Ese día, amanecieron pronto. La luz del sol entraba formando líneas y formas en la habitación de la casa de Crema, haciéndose notar a través de los párpados cerrados. Desnudos bajo una sábana blanca fina que conservaba la calidez de sus cuerpos y guardaba en secreto las caricias de la noche anterior.

Martin se removió hasta refugiarse de la luz en el hueco del cuello y la clavícula de Juanjo, que estaba suave y caliente. Juanjo, aún con los párpados pegados, lo rodeó con el brazo y lo atrajo más hacia sí, suspirando ante el contacto desde primera hora del día de la persona cuyo tacto le enloquecía.

— Buenos días —escuchó a Martin pegado a su oreja, la voz ronca y pesada. Le besó justo debajo.

Desayunaron en la cama, si es que ese colchón podría llamarse así. Martin preparó un cuenco de yogur con fruta congelada, su plato estrella, el favorito de Juanjo. Fresas, frambuesas y arándanos, todo endulzado de más por algún sirope azucarado que se pegaba a la cuchara que compartieron. Una botella de agua fría de la que bebieron a morro y un pañuelo de papel para limpiarse las comisuras de la boca. Con los labios dulces se besaron al acabarse el cuenco, con las lenguas tintadas de rojo de la fruta y frías por el agua helada.

Volvieron a hacer el amor, perdiéndose en el cuerpo del otro de nuevo sin remedio. Esta vez Martin sobre su regazo, sentados contra la pared de la habitación, la misma pared en la que buscó apoyo con las manos durante el sexo para no perder el equilibrio cuando sí perdió la cordura.
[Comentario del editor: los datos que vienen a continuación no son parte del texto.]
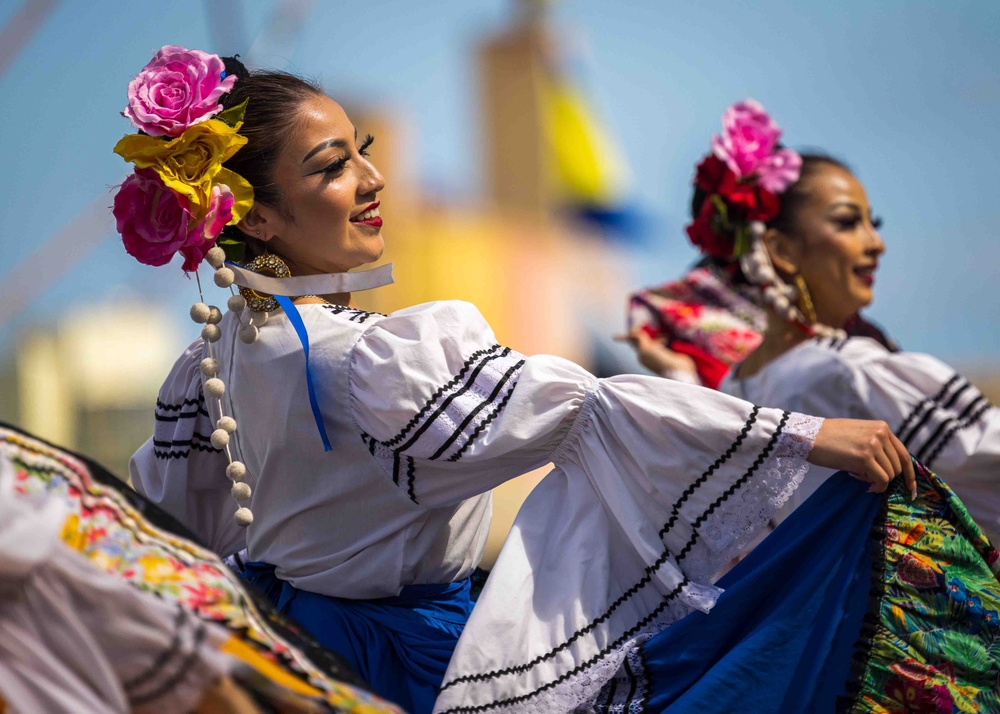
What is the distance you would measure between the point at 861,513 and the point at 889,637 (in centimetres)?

Juanjo enloquecido por la imagen de Martin sobre él, una instantánea que se quedaría en su memoria permanentemente para hacerle sufrir cada segundo que pasara en el que no se repitiera.

Cuando las piernas de Martin flaquearon, Juanjo lo sujetó por el muslo y le ayudó a terminar con la mano. Martin recostó la cabeza sobre el hombro desnudo de Juanjo mientras él también se dejaba ir. Y permanecieron así, abrazados con las pieles pegadas del sudor y la saliva de los besos regalados.
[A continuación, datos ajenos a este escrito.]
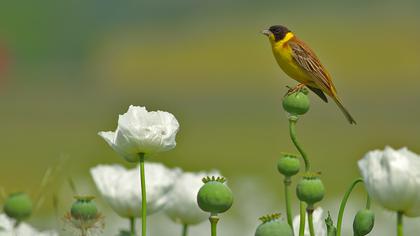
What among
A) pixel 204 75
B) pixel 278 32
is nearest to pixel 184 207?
pixel 278 32

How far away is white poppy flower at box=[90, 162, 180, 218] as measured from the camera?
1824 mm

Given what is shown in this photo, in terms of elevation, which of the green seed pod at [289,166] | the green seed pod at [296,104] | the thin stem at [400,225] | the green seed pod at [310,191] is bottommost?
the thin stem at [400,225]

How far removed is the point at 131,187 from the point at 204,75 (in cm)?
3814

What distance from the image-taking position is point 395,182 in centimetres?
145

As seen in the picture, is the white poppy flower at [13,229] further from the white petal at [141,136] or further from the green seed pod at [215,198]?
the green seed pod at [215,198]

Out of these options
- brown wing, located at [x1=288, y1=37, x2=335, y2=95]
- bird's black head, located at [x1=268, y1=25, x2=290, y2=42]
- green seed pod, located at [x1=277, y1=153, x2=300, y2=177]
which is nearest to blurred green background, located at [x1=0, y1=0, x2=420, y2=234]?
bird's black head, located at [x1=268, y1=25, x2=290, y2=42]

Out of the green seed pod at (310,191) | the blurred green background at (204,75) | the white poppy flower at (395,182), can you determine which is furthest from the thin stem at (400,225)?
the blurred green background at (204,75)

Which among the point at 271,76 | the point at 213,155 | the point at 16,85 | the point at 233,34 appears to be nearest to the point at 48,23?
the point at 233,34

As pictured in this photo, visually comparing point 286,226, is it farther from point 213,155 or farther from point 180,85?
point 180,85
— ¿Una ducha? —le preguntó Martin con una sonrisa ladina. Sabía que Juanjo sería incapaz de negarse a nada en ese instante.

— Un baño.

La bañera era ridículamente pequeña para unas piernas tan largas, pero afortunadamente estrecha para tener que apretarse dentro juntos. La llenaron de agua caliente que empezaba a templarse mientras ellos buscaban un bote de champú en el los armarios. El champú de menta de Martin con el que Juanjo se había obsesionado desde que lo conoció.